*Exercise prompt*
Rename "windshield" to "windscreen" everywhere in the material below, leaving every other word untouched.

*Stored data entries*
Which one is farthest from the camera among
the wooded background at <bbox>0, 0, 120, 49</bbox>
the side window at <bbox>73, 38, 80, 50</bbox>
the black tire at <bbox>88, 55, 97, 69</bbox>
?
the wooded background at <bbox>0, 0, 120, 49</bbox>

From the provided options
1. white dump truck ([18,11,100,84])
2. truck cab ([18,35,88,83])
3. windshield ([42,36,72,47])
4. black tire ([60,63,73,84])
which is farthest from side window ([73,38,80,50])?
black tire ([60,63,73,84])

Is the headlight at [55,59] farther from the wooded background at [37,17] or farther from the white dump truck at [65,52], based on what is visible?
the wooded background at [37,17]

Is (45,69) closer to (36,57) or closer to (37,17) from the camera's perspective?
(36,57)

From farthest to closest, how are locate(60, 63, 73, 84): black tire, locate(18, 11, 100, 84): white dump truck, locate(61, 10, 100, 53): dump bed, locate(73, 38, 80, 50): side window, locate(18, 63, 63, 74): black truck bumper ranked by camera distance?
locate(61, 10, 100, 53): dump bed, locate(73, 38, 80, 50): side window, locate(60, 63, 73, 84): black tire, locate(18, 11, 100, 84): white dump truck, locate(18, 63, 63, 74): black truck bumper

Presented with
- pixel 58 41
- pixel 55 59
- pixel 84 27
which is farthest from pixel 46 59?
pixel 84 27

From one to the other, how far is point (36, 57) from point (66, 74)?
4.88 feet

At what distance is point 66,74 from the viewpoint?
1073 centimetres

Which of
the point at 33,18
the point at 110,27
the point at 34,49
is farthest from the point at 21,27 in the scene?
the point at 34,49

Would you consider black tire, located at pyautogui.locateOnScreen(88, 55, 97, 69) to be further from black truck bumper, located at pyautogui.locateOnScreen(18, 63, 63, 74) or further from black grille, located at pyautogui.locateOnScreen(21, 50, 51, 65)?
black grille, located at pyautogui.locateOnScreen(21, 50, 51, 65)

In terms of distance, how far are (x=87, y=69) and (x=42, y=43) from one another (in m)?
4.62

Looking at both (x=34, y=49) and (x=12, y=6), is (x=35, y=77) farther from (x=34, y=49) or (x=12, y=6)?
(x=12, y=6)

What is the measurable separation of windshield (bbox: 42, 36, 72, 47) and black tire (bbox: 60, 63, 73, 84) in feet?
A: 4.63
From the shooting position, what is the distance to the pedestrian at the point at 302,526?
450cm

*Correct answer*
Which one is farthest from the camera among
the wooded background at <bbox>0, 0, 120, 49</bbox>
the side window at <bbox>73, 38, 80, 50</bbox>
the black tire at <bbox>88, 55, 97, 69</bbox>
?
the wooded background at <bbox>0, 0, 120, 49</bbox>

From the provided options
1. white dump truck ([18,11,100,84])
2. truck cab ([18,35,88,83])
3. windscreen ([42,36,72,47])
4. black tire ([60,63,73,84])
which is farthest from side window ([73,38,80,50])?
black tire ([60,63,73,84])

Is the headlight at [55,59] farther from the wooded background at [37,17] or farther from the white dump truck at [65,52], based on what is visible?
the wooded background at [37,17]

Is (45,69) closer to (36,57) or closer to (37,17) from the camera's perspective?
(36,57)

From farthest to closest, how are locate(60, 63, 73, 84): black tire, locate(18, 11, 100, 84): white dump truck, locate(61, 10, 100, 53): dump bed, locate(73, 38, 80, 50): side window, locate(18, 63, 63, 74): black truck bumper ranked by camera distance?
locate(61, 10, 100, 53): dump bed, locate(73, 38, 80, 50): side window, locate(60, 63, 73, 84): black tire, locate(18, 11, 100, 84): white dump truck, locate(18, 63, 63, 74): black truck bumper

Presented with
- pixel 58 41
- pixel 55 59
- pixel 84 27
which is farthest from pixel 46 59?
pixel 84 27

From one to the other, how far is point (36, 57) from point (66, 74)?
4.88 feet

At what distance is point 66,74 from the viewpoint?
1073 centimetres

Which of
the point at 33,18
the point at 110,27
the point at 34,49
is farthest from the point at 21,27 in the scene?
the point at 34,49

Would you consider black tire, located at pyautogui.locateOnScreen(88, 55, 97, 69) to be further from black truck bumper, located at pyautogui.locateOnScreen(18, 63, 63, 74) or further from black grille, located at pyautogui.locateOnScreen(21, 50, 51, 65)?
black grille, located at pyautogui.locateOnScreen(21, 50, 51, 65)

In terms of distance, how far are (x=87, y=69) and (x=42, y=43) from one another (in m)?
4.62

Looking at both (x=34, y=49) and (x=12, y=6), is (x=35, y=77) farther from (x=34, y=49) or (x=12, y=6)?
(x=12, y=6)

What is the measurable separation of windscreen (bbox: 42, 36, 72, 47) and black tire (bbox: 60, 63, 73, 84) in feet?
A: 4.63
From the shooting position, what is the distance to the pedestrian at the point at 302,526?
450cm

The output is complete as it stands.